◆ Exercise prompt
Rename "tall tree" to "tall pine" in the listing, beginning at the line with "What is the separation" and continuing through the line with "1710 inches". Give back only those lines, with everything else unchanged.

*** Dataset records ***

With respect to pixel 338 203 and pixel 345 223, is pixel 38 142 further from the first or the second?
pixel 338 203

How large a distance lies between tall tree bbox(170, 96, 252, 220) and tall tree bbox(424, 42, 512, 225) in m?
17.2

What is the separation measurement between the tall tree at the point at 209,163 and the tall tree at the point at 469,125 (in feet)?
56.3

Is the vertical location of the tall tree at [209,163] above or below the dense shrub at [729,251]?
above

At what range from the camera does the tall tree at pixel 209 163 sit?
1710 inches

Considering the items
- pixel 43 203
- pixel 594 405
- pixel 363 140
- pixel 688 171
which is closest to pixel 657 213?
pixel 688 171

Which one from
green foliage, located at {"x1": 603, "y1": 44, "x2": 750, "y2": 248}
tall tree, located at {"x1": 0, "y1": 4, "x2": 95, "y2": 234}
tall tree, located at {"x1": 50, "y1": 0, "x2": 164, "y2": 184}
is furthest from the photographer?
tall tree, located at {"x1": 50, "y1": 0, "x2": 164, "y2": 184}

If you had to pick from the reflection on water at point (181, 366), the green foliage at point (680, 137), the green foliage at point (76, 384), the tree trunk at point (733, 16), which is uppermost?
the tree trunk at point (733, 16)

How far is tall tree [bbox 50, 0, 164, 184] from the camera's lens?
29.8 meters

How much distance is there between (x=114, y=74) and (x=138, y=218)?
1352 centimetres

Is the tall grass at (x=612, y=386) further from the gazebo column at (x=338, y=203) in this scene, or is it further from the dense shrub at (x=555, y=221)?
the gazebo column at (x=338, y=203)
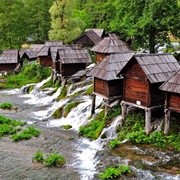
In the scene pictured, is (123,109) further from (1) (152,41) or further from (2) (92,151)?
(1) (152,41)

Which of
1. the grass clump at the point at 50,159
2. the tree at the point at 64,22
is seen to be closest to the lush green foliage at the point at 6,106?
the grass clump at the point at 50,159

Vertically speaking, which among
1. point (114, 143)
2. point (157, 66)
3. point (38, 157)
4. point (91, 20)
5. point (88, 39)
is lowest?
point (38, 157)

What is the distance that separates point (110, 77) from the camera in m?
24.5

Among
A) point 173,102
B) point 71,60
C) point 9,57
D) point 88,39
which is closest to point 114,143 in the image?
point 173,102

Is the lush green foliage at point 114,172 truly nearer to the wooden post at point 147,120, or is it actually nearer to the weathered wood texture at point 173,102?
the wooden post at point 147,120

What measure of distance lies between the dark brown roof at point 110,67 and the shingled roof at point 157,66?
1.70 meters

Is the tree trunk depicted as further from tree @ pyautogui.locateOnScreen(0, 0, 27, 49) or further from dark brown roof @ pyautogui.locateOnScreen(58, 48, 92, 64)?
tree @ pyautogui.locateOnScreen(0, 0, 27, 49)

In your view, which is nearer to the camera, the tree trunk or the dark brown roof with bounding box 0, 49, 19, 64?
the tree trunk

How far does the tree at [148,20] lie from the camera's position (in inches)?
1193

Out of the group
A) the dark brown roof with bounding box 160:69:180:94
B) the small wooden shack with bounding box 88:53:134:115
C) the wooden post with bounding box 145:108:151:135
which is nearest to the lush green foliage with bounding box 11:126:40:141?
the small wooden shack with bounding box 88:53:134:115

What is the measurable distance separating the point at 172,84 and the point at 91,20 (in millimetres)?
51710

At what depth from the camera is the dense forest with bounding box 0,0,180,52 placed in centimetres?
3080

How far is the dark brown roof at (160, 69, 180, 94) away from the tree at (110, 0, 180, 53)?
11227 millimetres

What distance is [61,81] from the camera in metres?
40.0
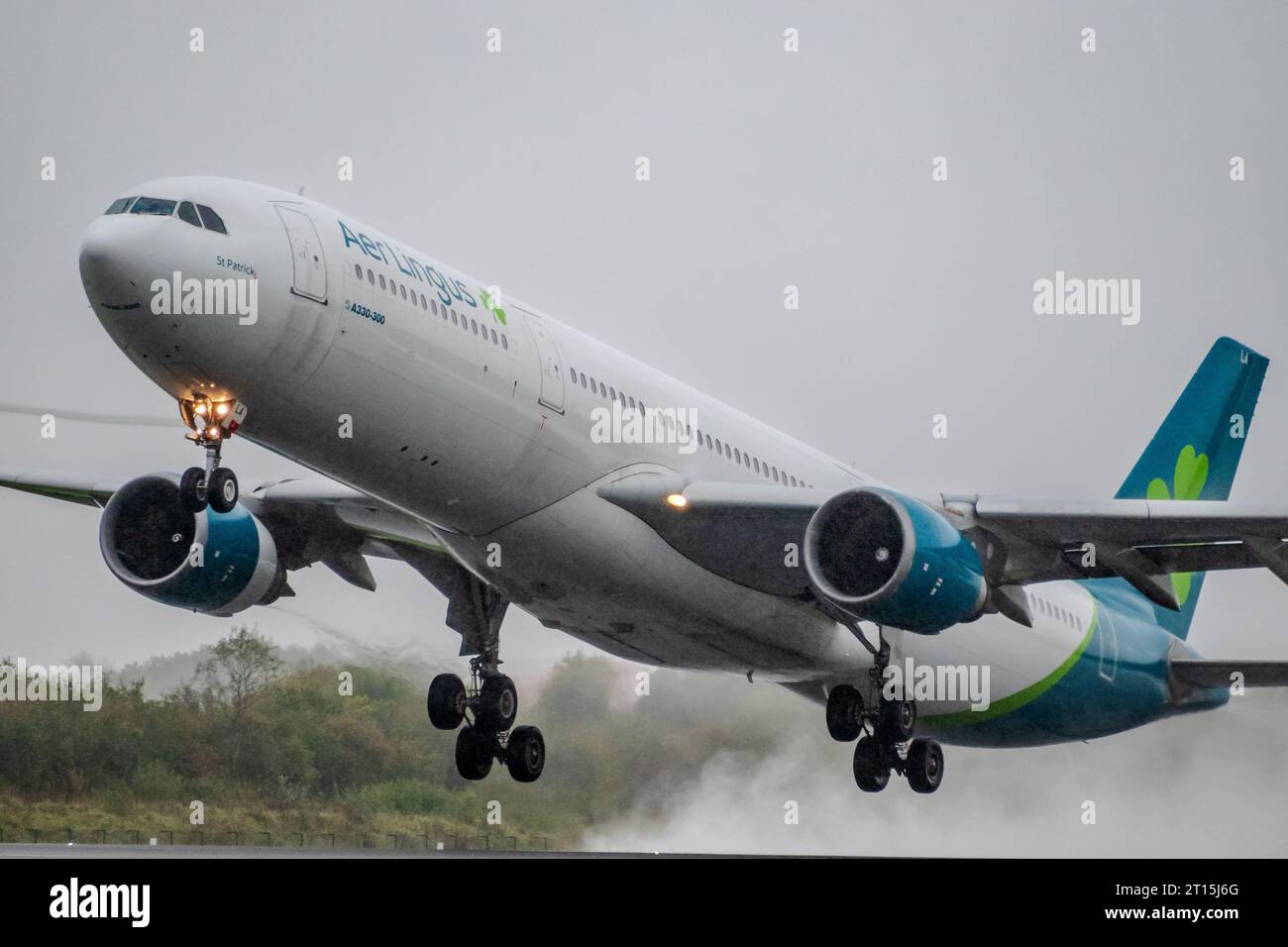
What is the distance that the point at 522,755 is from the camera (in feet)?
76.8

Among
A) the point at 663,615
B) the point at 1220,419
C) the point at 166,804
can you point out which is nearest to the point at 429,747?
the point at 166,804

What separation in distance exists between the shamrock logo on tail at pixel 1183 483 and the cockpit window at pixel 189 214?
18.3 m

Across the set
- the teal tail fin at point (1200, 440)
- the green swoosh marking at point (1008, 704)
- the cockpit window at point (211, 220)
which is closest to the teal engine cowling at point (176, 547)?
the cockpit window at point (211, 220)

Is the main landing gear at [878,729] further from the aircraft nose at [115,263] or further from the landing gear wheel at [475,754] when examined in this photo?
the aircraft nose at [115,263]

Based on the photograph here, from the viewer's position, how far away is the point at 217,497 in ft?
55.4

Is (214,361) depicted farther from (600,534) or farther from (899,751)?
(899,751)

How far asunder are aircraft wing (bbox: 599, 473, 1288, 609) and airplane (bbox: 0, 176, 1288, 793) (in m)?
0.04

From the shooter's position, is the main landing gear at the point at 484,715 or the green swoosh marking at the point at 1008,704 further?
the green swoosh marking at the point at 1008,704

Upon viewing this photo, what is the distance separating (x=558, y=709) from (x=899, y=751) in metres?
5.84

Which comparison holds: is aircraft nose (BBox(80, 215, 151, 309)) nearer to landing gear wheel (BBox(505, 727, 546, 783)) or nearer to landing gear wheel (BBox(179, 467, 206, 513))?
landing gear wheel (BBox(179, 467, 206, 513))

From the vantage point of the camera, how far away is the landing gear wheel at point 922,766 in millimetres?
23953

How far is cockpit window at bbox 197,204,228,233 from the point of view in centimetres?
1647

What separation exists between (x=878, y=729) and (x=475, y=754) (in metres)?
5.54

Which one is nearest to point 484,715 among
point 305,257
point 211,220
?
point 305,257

***
*** Dataset records ***

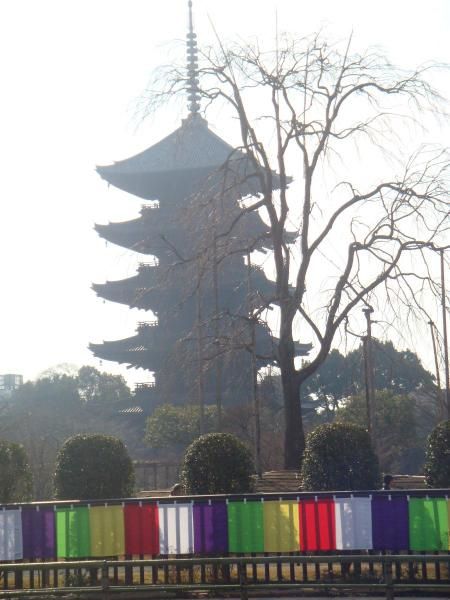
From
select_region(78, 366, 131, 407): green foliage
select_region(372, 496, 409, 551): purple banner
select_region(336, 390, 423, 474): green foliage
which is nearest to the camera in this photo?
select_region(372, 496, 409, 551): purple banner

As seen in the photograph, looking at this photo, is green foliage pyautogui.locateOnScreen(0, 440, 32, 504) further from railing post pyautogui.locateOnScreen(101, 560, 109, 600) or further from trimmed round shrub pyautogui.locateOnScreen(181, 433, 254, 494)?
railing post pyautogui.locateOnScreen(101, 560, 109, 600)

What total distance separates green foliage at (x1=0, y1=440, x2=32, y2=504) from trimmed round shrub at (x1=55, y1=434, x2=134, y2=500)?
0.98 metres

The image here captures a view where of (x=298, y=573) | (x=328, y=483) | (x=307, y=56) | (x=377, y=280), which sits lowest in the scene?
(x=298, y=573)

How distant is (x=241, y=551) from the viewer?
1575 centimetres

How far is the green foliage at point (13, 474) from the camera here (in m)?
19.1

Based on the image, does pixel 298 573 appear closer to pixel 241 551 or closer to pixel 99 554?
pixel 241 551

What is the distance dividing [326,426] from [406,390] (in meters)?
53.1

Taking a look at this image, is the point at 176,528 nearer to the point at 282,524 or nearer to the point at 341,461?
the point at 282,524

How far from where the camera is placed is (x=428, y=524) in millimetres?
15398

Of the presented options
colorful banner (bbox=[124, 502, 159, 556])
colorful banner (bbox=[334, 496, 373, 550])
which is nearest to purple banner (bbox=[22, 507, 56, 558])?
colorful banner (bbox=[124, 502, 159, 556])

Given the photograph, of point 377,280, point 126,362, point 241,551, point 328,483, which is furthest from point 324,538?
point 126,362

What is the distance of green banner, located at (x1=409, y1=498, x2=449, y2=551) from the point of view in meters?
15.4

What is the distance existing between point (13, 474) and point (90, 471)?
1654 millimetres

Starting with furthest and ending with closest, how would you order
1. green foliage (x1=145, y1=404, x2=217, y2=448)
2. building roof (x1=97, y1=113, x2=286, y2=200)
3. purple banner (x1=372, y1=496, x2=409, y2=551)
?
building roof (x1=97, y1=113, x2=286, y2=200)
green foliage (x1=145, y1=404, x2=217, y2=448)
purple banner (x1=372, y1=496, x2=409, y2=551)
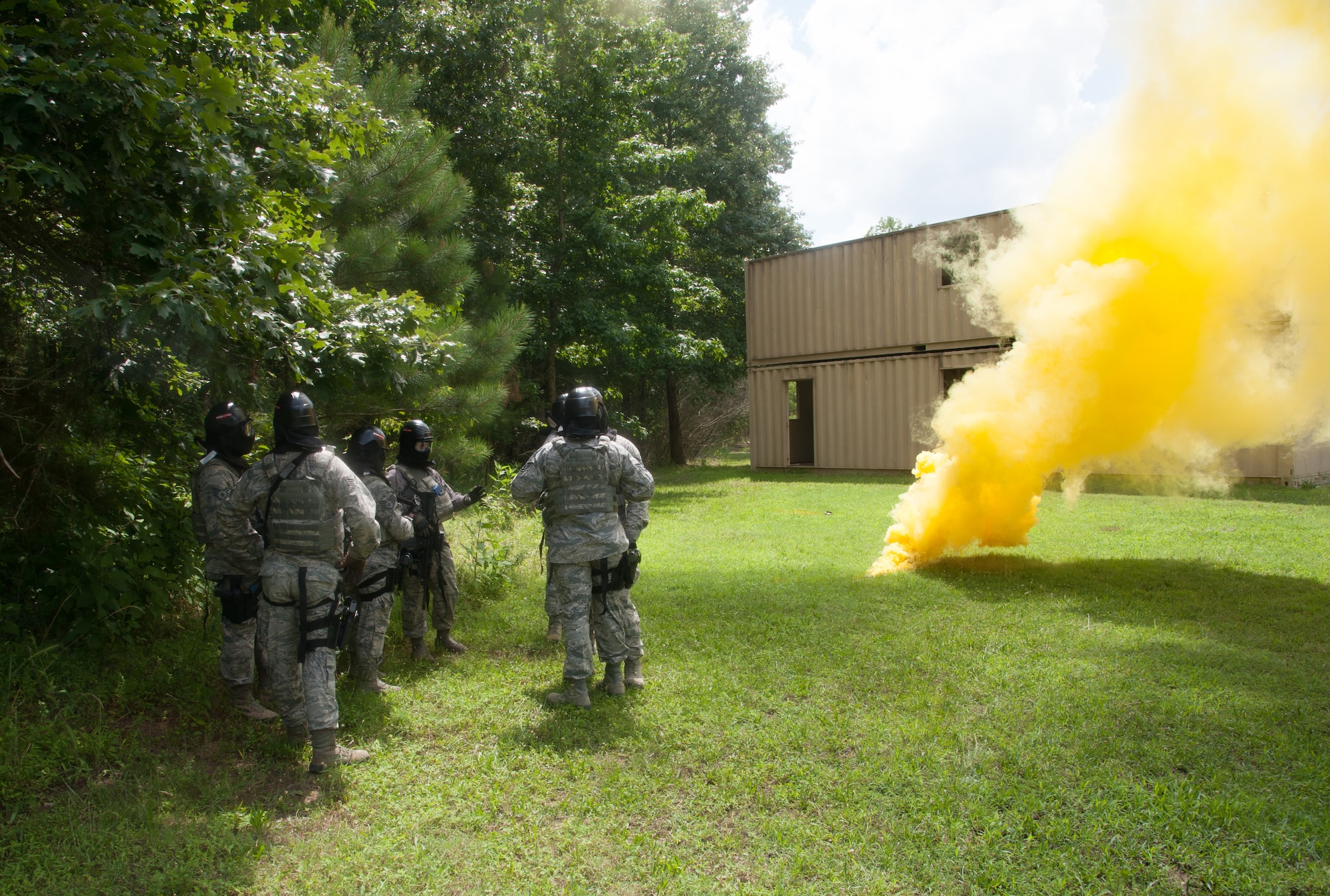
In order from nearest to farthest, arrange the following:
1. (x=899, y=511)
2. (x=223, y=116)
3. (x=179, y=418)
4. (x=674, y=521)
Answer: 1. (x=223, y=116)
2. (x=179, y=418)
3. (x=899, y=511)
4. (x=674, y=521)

***
*** Dataset records ***

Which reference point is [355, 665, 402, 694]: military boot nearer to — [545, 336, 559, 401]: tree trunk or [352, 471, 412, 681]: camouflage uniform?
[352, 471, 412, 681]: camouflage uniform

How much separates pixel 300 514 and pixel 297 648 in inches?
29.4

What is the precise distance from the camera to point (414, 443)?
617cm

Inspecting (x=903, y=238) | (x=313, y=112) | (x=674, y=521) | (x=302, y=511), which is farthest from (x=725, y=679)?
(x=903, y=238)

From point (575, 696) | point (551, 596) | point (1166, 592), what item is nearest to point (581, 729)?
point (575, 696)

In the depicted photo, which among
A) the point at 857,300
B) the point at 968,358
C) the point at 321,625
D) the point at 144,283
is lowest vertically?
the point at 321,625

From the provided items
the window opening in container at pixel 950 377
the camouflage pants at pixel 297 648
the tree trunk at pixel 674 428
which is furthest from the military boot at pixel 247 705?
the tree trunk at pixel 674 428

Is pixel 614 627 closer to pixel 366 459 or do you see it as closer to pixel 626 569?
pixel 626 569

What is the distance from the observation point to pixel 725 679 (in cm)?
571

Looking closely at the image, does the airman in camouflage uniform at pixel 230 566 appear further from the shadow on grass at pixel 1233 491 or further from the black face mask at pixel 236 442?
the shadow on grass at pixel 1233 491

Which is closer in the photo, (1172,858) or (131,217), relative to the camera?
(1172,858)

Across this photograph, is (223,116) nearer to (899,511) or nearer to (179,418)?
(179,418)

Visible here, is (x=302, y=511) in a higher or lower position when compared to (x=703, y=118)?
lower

***

◆ Reply
What is the separation measurement between the tall pine at the point at 209,163 and the tall pine at the point at 469,125 (in feet)?
56.3

Is the vertical location of the tall pine at [209,163] above or below the dense shrub at [729,251]?
above

At what range from the camera does the tall pine at pixel 209 163 sit?
1710 inches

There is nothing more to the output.